I agree, I was also impressed by the list of ingredients. Looking at it now, you can see it actually has a higher PG content.




But the juice is fairly thick and vapor production is great, so I'm a bit confused on the ratio  Someone more in the 'know' should chime in here and set us straight

Reactions: Like 2


----------



## DoubleD

Cat said:


> http://www.takealot.com/e-sence-full-30ml-e-liquid-range-18mg/PLID32847844
> 
> 
> www.vapeculture.co.za, dysfunctional website, most page links broken / 404 error, no information about ejuices, just unlinked images.
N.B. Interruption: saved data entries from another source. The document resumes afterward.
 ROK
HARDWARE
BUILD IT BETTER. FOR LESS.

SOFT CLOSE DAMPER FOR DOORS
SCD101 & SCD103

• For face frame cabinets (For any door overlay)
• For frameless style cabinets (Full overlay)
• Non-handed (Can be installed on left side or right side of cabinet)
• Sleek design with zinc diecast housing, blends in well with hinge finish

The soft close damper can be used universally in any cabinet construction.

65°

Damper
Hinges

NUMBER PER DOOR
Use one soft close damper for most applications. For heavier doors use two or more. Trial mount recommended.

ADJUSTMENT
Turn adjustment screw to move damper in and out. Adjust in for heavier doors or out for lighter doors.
Ive found more info on they're Facebook page _ https://www.facebook.com/esense.za?fref=ts

Reactions: Like 1


----------



## Cat

New website is better and e-sense juice is there. http://esense.co.za/ 

@DoubleD , thanks for the pic of the ingredients. Saved in my DIY / NET / recipe folder. Very interesting. Ginger extract is on my list of extracts for use with NETs /DIY tobacco juices. Nutmeg not on the list, i thought about it, but...hmm. i must find out what is Labdanum and Tolu Balsam. Third from last on the list, "Alkaloid", i suppose that is synthetic WTA (something Tobacco Alkaloids.) Nicotine is an alkaloid but WTA is other alkaloids that also provide the narcotic effects of smoking tobacco, and the sort-of "ash taste". 
Tobacco Absolute seems to be the basis of most non-NET tobacco ejuice flavours. Tobacco distillate. Traditionally sourced from Bulgaria but now from China; Dekang uses it in their tobacco juices, they even have their own tobacco farm.

Reactions: Like 2


----------



## Andre

Most of the ingredients other than the PG and VG listed probably has a PG base. Think you can safely assume a PG content of 70%.
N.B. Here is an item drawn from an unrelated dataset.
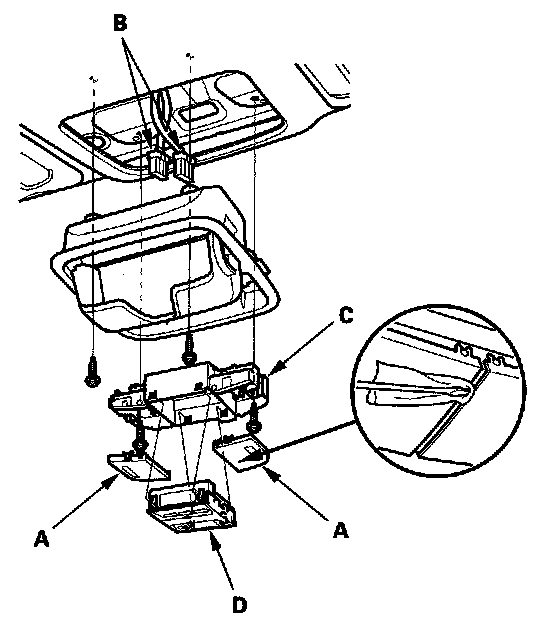 B

C

A

A

D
Reactions: Agree 2 | Thanks 1


----------



## KB_314

Andre said:


> Most of the ingredients other than the PG and VG listed probably has a PG base. Think you can safely assume a PG content of 70%.
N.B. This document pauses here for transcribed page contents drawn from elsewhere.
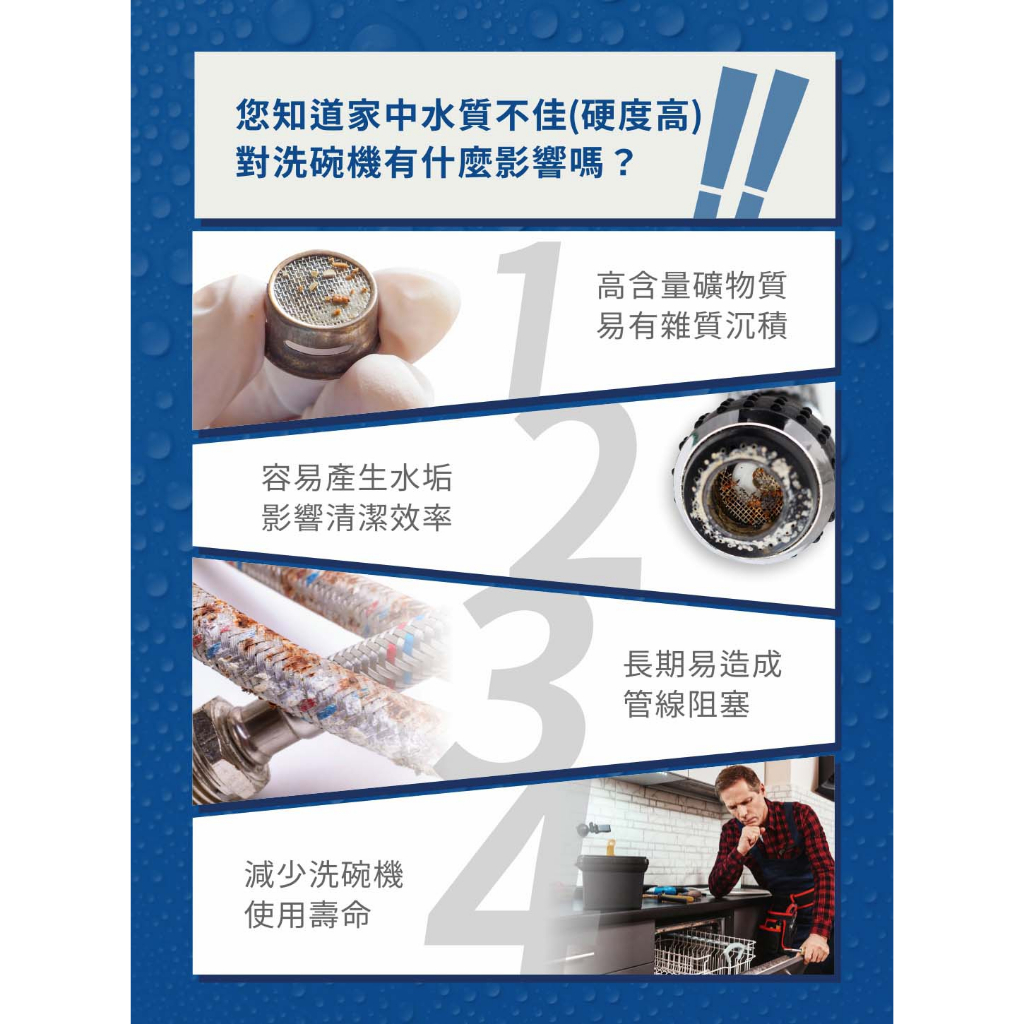 您知道家中水質不佳(硬度高)
對洗碗機有什麼影響嗎？

!!

1

高含量礦物質
易有雜質沉積

2

容易產生水垢
影響清潔效率

3

長期易造成
管線阻塞

4

減少洗碗機
使用壽命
Thanks @Andre - that's closer to what I'd have expected. Still though, good that they list the ingredients where so many don't.

Reactions: Agree 1


----------



## Bobby

Hi guys .. does anyone know ,where about in durban i can get the esense liquid from ?? ... i thoroughly enjoy the liquid but cant seem to find it anywhere .. thanks


----------



## gertvanjoe

The local shop around the corner also sells it here , was wary of it but maybe I should try it


----------



## blujeenz

Bobby said:


> Hi guys .. does anyone know ,where about in durban i can get the esense liquid from ?? ... i thoroughly enjoy the liquid but cant seem to find it anywhere .. thanks



@Bobby you could probably give their head office a call to find out, they dont have a very high public visibility but they are everywhere.
They are in PnPay bottle stores , Spar behind the cigarette counter and at least 2 small tobacconists in my area.
*Contact Us*

VapeCulture PTY LTD Hadjidakis Group Building
 Corner Cochrane Avenue and Gunners Circle, Epping 1 7460
(021) 535 1766
info@esense.co.za
Monday to Friday 8am to 5pm


----------



## picautomaton

I see e-sense has been usurped by the Twisp machine. PnP Liquor is now selling the Twisp range. I wonder what happened to e-sense.


----------